Data to use »

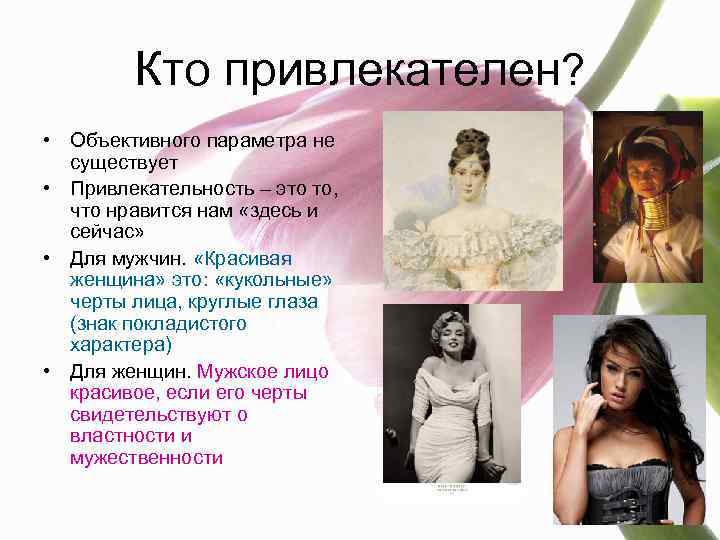 Кто привлекателен?

• Объективного параметра не существует
• Привлекательность – это то, что нравится нам «здесь и сейчас»
• Для мужчин. «Красивая женщина» это: «кукольные» черты лица, круглые глаза (знак покладистого характера)
• Для женщин. Мужское лицо красивое, если его черты свидетельствуют о властности и мужественности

Action item »
Word for word, print all of the data; skip the pictures.

Answer section »
 Кто привлекателен?

• Объективного параметра не существует
• Привлекательность – это то, что нравится нам «здесь и сейчас»
• Для мужчин. «Красивая женщина» это: «кукольные» черты лица, круглые глаза (знак покладистого характера)
• Для женщин. Мужское лицо красивое, если его черты свидетельствуют о властности и мужественности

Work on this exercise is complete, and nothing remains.